Render the items below as a numbered list, one line per number, and skip any blank lines.

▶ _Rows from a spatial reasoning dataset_
════════════════

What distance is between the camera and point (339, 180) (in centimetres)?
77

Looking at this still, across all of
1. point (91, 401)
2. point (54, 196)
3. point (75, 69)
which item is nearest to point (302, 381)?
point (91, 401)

════════════════

▶ _Result for this task_
1. What distance is between the camera and point (339, 180) (in centimetres)?
2. 77
3. Looking at this still, across all of
4. 1. point (91, 401)
5. 2. point (54, 196)
6. 3. point (75, 69)
7. which item is nearest to point (302, 381)?
8. point (91, 401)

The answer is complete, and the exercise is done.